▶ _Exercise instructions_: Reproduce each line of the material precisely.

▶ _Data shown_:
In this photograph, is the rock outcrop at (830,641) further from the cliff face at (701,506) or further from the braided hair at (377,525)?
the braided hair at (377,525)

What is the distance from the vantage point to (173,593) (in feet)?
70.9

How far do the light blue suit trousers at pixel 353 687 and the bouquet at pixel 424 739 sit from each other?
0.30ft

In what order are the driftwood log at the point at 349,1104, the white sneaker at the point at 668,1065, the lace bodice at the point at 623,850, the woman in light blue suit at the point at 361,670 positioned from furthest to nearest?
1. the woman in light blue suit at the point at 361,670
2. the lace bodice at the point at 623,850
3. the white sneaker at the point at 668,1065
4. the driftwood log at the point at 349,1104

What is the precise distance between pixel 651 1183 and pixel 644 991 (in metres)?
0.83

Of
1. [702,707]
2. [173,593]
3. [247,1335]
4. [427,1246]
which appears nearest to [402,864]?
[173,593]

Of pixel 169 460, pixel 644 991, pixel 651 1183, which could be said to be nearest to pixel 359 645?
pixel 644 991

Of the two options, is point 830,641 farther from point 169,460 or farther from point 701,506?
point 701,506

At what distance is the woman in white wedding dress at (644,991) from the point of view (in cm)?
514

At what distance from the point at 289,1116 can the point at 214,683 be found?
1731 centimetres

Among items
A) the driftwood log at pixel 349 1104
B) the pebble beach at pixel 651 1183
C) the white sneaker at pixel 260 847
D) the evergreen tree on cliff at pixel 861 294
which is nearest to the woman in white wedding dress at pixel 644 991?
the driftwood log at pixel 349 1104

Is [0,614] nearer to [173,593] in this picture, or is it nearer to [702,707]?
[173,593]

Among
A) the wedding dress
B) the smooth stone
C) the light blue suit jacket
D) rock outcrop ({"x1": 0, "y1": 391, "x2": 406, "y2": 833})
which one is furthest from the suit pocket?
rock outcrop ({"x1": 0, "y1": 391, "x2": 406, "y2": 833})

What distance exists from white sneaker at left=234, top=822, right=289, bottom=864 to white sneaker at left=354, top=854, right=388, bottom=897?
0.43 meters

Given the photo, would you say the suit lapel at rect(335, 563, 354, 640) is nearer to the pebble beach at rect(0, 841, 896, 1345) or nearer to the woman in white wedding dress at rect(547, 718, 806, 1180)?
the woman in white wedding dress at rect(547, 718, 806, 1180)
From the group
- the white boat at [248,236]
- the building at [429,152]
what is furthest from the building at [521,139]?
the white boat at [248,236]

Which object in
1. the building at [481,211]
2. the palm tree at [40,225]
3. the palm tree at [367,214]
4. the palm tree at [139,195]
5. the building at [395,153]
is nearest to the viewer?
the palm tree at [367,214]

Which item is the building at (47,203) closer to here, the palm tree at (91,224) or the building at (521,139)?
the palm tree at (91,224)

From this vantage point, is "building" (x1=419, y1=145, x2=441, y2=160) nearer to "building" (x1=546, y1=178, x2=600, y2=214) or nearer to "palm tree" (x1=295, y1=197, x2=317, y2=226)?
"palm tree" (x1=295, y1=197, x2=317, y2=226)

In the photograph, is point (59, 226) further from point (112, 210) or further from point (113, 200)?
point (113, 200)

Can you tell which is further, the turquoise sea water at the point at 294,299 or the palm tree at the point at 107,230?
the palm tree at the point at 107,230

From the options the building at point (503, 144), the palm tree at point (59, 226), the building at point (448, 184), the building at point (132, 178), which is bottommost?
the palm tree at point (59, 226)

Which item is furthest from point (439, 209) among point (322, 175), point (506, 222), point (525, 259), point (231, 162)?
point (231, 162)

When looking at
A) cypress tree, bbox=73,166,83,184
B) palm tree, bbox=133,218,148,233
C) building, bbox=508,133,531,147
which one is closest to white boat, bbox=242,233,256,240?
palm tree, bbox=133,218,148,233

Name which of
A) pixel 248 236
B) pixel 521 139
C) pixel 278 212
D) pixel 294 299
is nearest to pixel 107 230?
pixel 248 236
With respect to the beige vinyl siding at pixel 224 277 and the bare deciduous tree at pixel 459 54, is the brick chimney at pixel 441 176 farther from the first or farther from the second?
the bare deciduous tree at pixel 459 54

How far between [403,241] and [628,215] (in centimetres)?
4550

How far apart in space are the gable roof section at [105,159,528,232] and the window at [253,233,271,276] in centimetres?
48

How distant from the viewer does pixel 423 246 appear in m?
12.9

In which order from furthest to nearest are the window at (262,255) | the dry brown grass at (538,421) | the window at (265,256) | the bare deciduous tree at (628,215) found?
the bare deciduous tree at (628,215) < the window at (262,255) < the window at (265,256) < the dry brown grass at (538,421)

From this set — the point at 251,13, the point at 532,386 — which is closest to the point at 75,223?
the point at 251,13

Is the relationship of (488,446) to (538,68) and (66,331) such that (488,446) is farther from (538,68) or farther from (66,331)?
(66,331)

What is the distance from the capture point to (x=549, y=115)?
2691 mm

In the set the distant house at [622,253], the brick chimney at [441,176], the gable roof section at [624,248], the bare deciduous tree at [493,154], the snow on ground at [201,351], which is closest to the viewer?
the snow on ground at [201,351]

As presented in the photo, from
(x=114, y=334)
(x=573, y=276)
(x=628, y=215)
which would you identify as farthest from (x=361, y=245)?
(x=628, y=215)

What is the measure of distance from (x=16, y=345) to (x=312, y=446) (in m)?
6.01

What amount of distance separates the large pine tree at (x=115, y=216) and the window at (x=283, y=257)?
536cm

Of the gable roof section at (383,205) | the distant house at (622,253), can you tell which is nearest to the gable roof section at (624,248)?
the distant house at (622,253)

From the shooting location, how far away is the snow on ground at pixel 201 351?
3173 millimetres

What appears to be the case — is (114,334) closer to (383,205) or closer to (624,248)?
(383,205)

▶ _Solution to the problem_:
In this photograph, is the rock outcrop at (830,641) further from the cliff face at (701,506) or further from the braided hair at (377,525)?
the braided hair at (377,525)

What is the distance from the vantage point to (173,593) (in feet)?
70.9

How far do the light blue suit trousers at pixel 353 687 and the bouquet at pixel 424 739 sit from each other?
0.30ft

In what order are the driftwood log at the point at 349,1104, the white sneaker at the point at 668,1065, the lace bodice at the point at 623,850, the woman in light blue suit at the point at 361,670 positioned from furthest to nearest?
1. the woman in light blue suit at the point at 361,670
2. the lace bodice at the point at 623,850
3. the white sneaker at the point at 668,1065
4. the driftwood log at the point at 349,1104

What is the precise distance between pixel 651 1183 and pixel 644 991 (in metres)?
0.83

Of
1. [702,707]
2. [173,593]
3. [247,1335]
4. [427,1246]
which appears nearest to [402,864]?
[173,593]

Of pixel 169 460, pixel 644 991, pixel 651 1183, which could be said to be nearest to pixel 359 645?
pixel 644 991

Of the two options, is point 830,641 farther from point 169,460 or farther from point 701,506?
point 701,506

At what distance is the woman in white wedding dress at (644,991) from the point of view (in cm)?
514

At what distance from the point at 289,1116 can the point at 214,683 be found?
1731 centimetres

Among items
A) the driftwood log at pixel 349 1104
B) the pebble beach at pixel 651 1183
C) the white sneaker at pixel 260 847
D) the evergreen tree on cliff at pixel 861 294
which is nearest to the woman in white wedding dress at pixel 644 991?
the driftwood log at pixel 349 1104

Is [0,614] nearer to [173,593] in this picture, or is it nearer to [702,707]?
[173,593]

Among
A) the wedding dress
B) the smooth stone
C) the light blue suit jacket
D) rock outcrop ({"x1": 0, "y1": 391, "x2": 406, "y2": 833})
which one is furthest from the suit pocket?
rock outcrop ({"x1": 0, "y1": 391, "x2": 406, "y2": 833})

What distance exists from white sneaker at left=234, top=822, right=289, bottom=864 to white sneaker at left=354, top=854, right=388, bottom=897?
0.43 meters

Given the photo, would you say the suit lapel at rect(335, 563, 354, 640) is nearer to the pebble beach at rect(0, 841, 896, 1345) or nearer to the woman in white wedding dress at rect(547, 718, 806, 1180)?
the woman in white wedding dress at rect(547, 718, 806, 1180)
From the group
- the white boat at [248,236]
- the building at [429,152]
what is furthest from the building at [521,139]?
the white boat at [248,236]

Which object in
1. the building at [481,211]
2. the palm tree at [40,225]
3. the palm tree at [367,214]
4. the palm tree at [139,195]
5. the building at [395,153]
is nearest to the viewer?
the palm tree at [367,214]

Which item is the building at (47,203) closer to here, the palm tree at (91,224) or the building at (521,139)?
the palm tree at (91,224)

From this vantage point, is "building" (x1=419, y1=145, x2=441, y2=160) nearer to "building" (x1=546, y1=178, x2=600, y2=214) or nearer to "palm tree" (x1=295, y1=197, x2=317, y2=226)?
"palm tree" (x1=295, y1=197, x2=317, y2=226)

In the photograph, is point (59, 226) further from point (112, 210) or further from point (113, 200)?
point (113, 200)

Can you tell which is further, the turquoise sea water at the point at 294,299 or the palm tree at the point at 107,230?
the palm tree at the point at 107,230

From the options the building at point (503, 144), the palm tree at point (59, 226), the building at point (448, 184), the building at point (132, 178), which is bottommost?
the palm tree at point (59, 226)

Which item is furthest from point (439, 209) among point (322, 175), point (506, 222), point (525, 259), point (231, 162)?
point (231, 162)

When looking at
A) cypress tree, bbox=73,166,83,184
B) palm tree, bbox=133,218,148,233
C) building, bbox=508,133,531,147
which one is closest to white boat, bbox=242,233,256,240?
palm tree, bbox=133,218,148,233

Name which of
A) pixel 248 236
B) pixel 521 139
C) pixel 278 212
D) pixel 294 299
is nearest to pixel 107 230?
pixel 248 236
With respect to the beige vinyl siding at pixel 224 277 and the bare deciduous tree at pixel 459 54, is the brick chimney at pixel 441 176 farther from the first or farther from the second?
the bare deciduous tree at pixel 459 54

How far between [403,241] and [628,215] (in centimetres)?
4550

How far apart in space are the gable roof section at [105,159,528,232] and the window at [253,233,271,276] in centimetres?
48

How distant from the viewer does pixel 423 246 appear in m?
12.9

In which order from furthest to nearest are the window at (262,255) | the dry brown grass at (538,421) | the window at (265,256) | the bare deciduous tree at (628,215) found?
the bare deciduous tree at (628,215) < the window at (262,255) < the window at (265,256) < the dry brown grass at (538,421)

From this set — the point at 251,13, the point at 532,386 — which is closest to the point at 75,223?
the point at 251,13

Is the relationship of (488,446) to (538,68) and (66,331) such that (488,446) is farther from (538,68) or farther from (66,331)?
(66,331)

What is the distance from the capture point to (x=549, y=115)?
2691 mm

In the set the distant house at [622,253], the brick chimney at [441,176], the gable roof section at [624,248], the bare deciduous tree at [493,154], the snow on ground at [201,351], which is closest to the viewer?
the snow on ground at [201,351]

As presented in the photo, from
(x=114, y=334)
(x=573, y=276)
(x=628, y=215)
which would you identify as farthest from (x=361, y=245)?
(x=628, y=215)

What is the measure of distance from (x=16, y=345) to (x=312, y=446) (in m)?
6.01

What amount of distance separates the large pine tree at (x=115, y=216) and the window at (x=283, y=257)?
536cm

Of the gable roof section at (383,205) | the distant house at (622,253), can you tell which is nearest to the gable roof section at (624,248)?
the distant house at (622,253)

From the shooting location, how far away is the snow on ground at pixel 201 351?
3173 millimetres

What appears to be the case — is (114,334) closer to (383,205) or closer to (624,248)?
(383,205)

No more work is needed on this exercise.